La journée avait été pour le moins ennuyante. Enfermée dans cette chambre faisant office de prison, Lucia était restée assise sur le rebord de sa fenêtre à fixer l'extérieur. Elle détestait ça. Elle détestait renouer avec ses vieilles habitudes acquises lorsqu'elle était séquestrée 24/24h et 7/7j dans les appartements de son ravisseur. La solitude la tuait à petit feu. La solitude et le silence. Les derniers effets de la drogue sur son organisme n'arrangeaient rien, la poussant un peu plus loin dans la folie.

Dès qu'elle fermait les yeux, des visions cauchemardesques lui sautaient au visage : les cheveux sanglants de Juliette Martin ; les barreaux de sa cage où l'araignée tissait inlassablement sa toile ; la lune, ronde et pleine, qu'elle avait vu juste avant d'être achetée ; le corps gonflé par l'eau d'Agnès, perdu quelque part au fond du Pacifique ; le regard d'un bleu hypnotique de Lungelo Krüger...

Mais pires que tout, des visions agréables s'entremêlaient aux précédentes : le doux sourire d'Oliver ; l'odeur florale d'Anissia ; la chaleur des bras de son père ; la voix de sa mère ; les derniers moments de joie qu'elle avait vécu sur cette plage avant l'arrivée des pirates. Des souvenirs d'une vie lointaine. Des souvenirs dont elle n'avait même plus l'impression qu'ils étaient les siens.

Rongée par ce trop-plein d'émotions, la jeune fille avait essayé de s'occuper en rangeant la chambre. Ainsi, elle s'était appliquée à ramasser les mégots sur la moquette, à nettoyer les traces de cendre, à récolter les bouts de verre éparpillés aux quatre vents. Mais ça n'avait pas suffi. Sa tâche terminée, ça avait recommencé de plus belle.

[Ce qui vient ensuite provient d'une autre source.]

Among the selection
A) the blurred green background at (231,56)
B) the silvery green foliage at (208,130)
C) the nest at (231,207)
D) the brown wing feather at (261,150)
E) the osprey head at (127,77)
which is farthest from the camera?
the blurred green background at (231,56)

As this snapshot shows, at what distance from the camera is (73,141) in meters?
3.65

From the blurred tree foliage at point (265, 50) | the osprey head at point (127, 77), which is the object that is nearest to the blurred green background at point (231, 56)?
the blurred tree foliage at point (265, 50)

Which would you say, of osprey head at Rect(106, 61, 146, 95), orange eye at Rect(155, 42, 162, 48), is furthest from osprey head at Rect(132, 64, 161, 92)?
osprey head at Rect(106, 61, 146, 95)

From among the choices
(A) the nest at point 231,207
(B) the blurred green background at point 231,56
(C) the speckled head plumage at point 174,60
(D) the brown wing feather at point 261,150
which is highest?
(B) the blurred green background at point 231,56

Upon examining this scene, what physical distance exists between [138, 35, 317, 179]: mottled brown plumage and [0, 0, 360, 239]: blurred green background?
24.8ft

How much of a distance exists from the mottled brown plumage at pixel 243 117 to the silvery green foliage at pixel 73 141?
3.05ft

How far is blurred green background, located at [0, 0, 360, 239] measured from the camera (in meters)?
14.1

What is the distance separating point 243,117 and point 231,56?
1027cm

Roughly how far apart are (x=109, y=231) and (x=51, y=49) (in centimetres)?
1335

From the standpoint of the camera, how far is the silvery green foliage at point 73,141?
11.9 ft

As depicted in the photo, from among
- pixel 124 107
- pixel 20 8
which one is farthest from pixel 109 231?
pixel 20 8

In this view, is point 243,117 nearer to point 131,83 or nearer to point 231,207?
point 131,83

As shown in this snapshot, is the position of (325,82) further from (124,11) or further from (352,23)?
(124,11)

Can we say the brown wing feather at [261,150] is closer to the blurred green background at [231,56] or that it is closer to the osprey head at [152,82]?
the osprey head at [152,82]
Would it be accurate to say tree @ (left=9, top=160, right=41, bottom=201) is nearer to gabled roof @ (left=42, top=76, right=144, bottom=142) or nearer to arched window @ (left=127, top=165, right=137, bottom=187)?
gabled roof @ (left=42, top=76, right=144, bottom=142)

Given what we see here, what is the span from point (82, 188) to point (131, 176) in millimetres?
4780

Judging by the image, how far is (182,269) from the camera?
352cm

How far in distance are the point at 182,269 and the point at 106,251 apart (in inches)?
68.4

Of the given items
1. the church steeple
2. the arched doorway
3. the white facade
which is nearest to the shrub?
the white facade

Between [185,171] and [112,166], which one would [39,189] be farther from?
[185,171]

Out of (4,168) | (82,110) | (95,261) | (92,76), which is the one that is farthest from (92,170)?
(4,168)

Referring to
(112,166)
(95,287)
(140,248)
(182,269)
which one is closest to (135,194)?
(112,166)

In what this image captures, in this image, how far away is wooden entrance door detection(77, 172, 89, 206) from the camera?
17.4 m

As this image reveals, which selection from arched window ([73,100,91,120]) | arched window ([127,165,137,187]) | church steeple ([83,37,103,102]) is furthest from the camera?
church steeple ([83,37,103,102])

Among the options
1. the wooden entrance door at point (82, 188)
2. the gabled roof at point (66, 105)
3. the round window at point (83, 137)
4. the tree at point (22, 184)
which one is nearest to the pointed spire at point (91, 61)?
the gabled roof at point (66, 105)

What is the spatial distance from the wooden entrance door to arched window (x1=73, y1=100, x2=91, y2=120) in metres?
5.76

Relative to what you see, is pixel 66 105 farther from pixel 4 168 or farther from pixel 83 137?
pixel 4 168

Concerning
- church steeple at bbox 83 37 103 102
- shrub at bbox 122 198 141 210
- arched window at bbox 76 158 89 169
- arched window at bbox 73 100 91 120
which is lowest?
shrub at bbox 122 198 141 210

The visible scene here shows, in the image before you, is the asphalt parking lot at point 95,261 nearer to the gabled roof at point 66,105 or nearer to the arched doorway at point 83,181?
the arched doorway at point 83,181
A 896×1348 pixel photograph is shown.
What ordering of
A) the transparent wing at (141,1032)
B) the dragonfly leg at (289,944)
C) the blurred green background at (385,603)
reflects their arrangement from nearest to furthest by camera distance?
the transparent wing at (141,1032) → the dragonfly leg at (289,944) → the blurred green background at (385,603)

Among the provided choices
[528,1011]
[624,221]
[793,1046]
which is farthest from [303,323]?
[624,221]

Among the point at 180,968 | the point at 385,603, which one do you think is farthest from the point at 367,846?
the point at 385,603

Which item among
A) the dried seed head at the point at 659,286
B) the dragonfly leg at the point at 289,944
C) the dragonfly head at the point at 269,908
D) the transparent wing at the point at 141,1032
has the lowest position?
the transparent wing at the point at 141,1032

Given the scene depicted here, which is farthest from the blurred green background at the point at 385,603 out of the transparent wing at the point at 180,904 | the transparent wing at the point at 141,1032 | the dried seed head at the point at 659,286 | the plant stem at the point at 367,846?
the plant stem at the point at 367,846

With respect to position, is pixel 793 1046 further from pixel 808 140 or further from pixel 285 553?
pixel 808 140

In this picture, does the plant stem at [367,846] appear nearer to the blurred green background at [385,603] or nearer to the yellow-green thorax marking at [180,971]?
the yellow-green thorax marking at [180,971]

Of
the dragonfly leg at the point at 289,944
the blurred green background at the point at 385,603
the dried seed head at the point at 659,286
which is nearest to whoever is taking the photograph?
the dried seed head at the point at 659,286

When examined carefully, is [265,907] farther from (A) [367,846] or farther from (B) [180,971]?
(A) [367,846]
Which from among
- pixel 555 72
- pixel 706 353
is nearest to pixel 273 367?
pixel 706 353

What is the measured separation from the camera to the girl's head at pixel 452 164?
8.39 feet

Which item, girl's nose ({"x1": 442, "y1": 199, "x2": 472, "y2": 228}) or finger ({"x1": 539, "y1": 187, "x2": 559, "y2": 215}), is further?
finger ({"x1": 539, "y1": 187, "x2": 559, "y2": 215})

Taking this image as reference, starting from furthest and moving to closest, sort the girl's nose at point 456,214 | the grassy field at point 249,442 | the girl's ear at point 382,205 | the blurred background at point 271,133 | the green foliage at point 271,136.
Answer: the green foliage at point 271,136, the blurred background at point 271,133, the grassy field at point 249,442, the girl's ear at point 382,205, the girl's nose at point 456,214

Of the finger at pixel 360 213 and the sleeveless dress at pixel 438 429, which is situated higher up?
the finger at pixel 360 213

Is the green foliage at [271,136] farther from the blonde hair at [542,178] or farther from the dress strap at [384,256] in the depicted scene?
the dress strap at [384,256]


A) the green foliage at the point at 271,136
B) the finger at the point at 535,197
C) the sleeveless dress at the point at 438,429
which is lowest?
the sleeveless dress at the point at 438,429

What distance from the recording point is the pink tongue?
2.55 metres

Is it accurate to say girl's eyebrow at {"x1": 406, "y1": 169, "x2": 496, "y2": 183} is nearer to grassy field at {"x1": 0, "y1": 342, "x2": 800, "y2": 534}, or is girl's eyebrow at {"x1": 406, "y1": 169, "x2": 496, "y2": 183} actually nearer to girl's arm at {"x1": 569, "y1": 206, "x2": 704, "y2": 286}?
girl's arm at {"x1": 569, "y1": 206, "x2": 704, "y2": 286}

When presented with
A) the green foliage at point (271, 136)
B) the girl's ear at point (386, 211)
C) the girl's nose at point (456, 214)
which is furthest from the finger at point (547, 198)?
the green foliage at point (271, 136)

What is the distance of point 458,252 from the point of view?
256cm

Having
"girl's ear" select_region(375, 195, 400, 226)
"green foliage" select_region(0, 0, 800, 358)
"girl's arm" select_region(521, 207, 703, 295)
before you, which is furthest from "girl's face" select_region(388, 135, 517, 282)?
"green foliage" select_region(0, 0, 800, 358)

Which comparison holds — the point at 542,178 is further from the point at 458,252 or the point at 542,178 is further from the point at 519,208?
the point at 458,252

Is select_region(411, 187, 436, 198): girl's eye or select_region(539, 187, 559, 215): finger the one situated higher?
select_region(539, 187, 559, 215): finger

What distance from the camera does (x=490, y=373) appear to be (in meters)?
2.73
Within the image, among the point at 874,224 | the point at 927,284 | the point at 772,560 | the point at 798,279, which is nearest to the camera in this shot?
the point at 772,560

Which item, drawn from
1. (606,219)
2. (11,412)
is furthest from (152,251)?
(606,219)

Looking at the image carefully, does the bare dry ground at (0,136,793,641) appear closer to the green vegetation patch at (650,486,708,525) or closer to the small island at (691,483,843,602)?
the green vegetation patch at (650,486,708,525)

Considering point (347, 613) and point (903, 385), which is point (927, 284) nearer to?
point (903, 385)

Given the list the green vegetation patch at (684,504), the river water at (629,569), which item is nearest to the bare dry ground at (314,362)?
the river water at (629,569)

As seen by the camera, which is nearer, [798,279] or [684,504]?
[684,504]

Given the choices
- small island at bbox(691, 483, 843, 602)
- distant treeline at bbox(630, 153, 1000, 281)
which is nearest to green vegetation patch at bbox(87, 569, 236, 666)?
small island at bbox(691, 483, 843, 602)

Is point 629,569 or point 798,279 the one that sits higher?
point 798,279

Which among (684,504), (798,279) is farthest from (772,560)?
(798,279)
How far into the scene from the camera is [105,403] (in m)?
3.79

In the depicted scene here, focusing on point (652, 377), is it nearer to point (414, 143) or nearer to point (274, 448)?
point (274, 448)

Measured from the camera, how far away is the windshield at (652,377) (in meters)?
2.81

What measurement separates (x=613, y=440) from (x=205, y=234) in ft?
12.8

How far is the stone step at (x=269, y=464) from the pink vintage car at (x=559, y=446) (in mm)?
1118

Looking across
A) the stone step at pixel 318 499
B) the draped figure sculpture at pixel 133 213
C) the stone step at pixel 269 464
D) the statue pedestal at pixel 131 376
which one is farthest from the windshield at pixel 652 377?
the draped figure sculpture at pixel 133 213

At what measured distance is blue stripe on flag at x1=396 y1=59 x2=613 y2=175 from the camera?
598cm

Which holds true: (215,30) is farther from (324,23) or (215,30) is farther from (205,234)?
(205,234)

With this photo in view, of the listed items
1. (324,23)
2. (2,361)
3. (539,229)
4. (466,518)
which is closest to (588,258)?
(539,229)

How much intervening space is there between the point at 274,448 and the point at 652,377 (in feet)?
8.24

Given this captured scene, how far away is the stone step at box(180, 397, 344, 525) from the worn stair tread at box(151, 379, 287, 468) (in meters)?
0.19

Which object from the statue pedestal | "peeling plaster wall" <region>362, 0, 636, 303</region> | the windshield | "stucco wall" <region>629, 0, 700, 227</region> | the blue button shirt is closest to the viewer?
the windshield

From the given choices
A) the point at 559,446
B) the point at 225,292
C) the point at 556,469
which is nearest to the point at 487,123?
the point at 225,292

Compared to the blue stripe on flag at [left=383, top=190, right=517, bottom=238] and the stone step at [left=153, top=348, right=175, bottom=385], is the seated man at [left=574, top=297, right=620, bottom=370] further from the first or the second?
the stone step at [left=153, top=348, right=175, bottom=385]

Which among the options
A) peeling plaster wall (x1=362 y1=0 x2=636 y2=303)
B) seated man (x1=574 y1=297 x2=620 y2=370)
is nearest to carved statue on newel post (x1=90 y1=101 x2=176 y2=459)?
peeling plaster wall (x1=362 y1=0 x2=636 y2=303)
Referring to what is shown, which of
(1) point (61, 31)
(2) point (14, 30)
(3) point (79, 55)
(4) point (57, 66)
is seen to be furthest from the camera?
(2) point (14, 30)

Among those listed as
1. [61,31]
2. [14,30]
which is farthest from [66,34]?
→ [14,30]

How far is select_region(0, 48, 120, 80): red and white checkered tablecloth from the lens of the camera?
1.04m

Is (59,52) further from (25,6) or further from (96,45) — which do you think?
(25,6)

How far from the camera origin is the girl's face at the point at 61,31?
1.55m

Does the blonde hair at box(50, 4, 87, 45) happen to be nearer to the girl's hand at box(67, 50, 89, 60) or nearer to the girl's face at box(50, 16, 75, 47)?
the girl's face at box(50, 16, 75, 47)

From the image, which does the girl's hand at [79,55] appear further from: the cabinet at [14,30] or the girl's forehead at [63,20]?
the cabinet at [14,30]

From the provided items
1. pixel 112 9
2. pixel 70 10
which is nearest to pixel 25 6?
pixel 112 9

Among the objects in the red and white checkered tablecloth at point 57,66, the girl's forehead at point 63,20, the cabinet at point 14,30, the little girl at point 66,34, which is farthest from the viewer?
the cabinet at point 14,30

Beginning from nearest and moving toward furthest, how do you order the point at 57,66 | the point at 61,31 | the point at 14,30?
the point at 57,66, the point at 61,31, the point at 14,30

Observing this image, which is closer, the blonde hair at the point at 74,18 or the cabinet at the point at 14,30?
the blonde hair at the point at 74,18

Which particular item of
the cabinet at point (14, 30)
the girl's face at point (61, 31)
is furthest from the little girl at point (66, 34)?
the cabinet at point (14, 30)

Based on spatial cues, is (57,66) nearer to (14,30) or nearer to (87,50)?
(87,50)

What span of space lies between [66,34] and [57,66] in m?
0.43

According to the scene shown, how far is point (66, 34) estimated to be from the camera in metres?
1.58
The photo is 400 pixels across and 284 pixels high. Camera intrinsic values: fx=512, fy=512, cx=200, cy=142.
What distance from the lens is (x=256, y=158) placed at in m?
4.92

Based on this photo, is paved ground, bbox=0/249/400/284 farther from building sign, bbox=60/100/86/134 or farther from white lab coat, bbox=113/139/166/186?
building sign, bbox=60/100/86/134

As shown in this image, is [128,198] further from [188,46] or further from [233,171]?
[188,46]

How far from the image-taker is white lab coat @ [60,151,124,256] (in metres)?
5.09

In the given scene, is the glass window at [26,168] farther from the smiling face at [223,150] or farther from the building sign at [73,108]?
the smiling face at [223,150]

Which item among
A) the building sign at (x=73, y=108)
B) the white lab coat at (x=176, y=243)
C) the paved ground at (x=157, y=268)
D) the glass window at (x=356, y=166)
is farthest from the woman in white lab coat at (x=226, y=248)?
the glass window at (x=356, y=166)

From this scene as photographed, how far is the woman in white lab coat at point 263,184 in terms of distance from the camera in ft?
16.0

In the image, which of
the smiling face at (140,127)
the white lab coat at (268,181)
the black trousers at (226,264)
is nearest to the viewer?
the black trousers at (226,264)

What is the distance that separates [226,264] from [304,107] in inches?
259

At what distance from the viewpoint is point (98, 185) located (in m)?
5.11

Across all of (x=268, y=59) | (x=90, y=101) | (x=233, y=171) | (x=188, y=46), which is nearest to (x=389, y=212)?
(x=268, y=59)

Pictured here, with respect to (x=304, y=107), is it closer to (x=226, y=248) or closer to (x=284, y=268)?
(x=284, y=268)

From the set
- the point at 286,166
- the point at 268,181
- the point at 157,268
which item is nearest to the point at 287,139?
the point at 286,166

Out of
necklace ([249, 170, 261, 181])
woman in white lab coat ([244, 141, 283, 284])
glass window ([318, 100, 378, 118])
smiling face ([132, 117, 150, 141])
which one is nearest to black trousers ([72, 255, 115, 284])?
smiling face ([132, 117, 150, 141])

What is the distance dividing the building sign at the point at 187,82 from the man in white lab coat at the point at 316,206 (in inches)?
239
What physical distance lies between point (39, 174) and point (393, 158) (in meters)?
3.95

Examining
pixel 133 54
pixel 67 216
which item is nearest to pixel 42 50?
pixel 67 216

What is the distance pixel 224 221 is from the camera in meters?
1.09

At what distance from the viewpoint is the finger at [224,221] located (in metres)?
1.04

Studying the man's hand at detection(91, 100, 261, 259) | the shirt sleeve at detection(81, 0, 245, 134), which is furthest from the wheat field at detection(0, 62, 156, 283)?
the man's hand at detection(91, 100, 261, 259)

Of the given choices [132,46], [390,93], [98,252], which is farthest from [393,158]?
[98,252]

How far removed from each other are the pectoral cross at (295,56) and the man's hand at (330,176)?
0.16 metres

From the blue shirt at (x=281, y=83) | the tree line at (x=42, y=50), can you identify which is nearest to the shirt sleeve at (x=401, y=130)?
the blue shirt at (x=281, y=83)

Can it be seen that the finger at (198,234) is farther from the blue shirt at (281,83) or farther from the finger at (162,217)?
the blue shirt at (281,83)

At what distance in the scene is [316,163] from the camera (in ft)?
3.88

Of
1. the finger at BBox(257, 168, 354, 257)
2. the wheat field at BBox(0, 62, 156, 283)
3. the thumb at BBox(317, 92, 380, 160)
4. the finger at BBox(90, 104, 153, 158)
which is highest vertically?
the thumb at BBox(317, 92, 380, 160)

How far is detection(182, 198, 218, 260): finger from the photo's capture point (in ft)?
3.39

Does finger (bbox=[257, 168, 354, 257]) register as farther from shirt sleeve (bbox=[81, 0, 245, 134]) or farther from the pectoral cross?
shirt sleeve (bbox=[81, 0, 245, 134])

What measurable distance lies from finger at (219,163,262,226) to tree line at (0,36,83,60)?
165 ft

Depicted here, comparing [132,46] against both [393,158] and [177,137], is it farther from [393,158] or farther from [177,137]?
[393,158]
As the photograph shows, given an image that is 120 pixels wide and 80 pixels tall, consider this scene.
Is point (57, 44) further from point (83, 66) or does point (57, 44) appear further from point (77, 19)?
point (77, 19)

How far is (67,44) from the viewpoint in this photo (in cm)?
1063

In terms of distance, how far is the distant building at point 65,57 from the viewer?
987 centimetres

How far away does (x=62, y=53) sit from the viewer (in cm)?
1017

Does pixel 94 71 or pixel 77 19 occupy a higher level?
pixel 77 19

Alors, comme elle le faisait autrefois pour se détendre après une journée stressante, Lucia s'était enfermée dans la salle de bain et s'était fait couler un bon bain bouillant. Le contact de l'eau mousseuse sur sa peau frémissante lui avait permis de calmer ses nerfs encore à vif depuis son coup de colère du matin. Ses soucis s'étaient noyés pendant qu'elle s'immergeait jusqu'au menton, l'arrière du crâne reposant contre la céramique. Un sourire de bien-être étira ses lèvres et ses paupières se fermèrent d'elles-mêmes.

Sur son épaule, son tatouage tout frais la brûla. Elle savait que l'exposer à l'eau aussi tôt n'était pas bon, mais la rousse n'en avait que faire. Elle espérait sans y croire une seconde qu'il se diluerait dans ce bain et s'effacerait, tout simplement. Elle n'en revenait toujours pas que Dante ait osé lui faire ça. S'il s'était contenté d'une petite fleur ou d'un symbole chinois, à la limite ! Mais non. C'était ses initiales, gravées à l'encre noire dans sa peau. Quand est-ce que sa jalousie cesserait-elle enfin ?

Plongeant ses lèvres sous l'eau, Lucia se surprit à s'amuser à faire des bulles, comme elle le faisait étant enfant. Sarah et elle, dans leur jeunesse, se lavaient ensemble. Sa sœur avait horreur de sa manie à souffler sous la surface. « Tu disperses tous tes microbes dans l'eau, Lucia ! C'est dégueu ! » « C'est toi qu'est dégueu, d'abord ! », criait-elle de sa petite voix enfantine en lui crachant un jet dans la figure. Leur nourrice s'était décidée à les laver séparément quand Sarah avait tenté de noyer sa cadette après la provocation de trop.

Ce souvenir fit rire la jeune fille, avant qu'une ombre de tristesse n'étire ses traits. Sa famille lui manquait. Pourquoi n'étaient-ils toujours pas parvenus à la localiser ? Il devait bien y avoir une personne à Pattaya qui connaissait l'existence de Lost Island, non ? Comme... ce vieux pécheur à qui elle avait demandé l'emplacement du bateau qui l'avait emmenée ici !

Seulement, son entrain retomba comme un flanc. « Personne n'a envie de révéler son existence, hermana. C'est notre secret à nous, les habitants de Pattaya. Notre petite merveille cachée dans le Pacifique... », lui avait confié Jay lorsqu'elle lui avait demandé pourquoi l'île n'apparaissait sur aucune carte. Lungelo devait verser une petite somme d'argent aux témoins de son commerce pour qu'ils tiennent leur langue. Si les parents d'Anissia n'étaient pas parvenus à la retrouver, alors pourquoi en serait-il autrement pour les siens..?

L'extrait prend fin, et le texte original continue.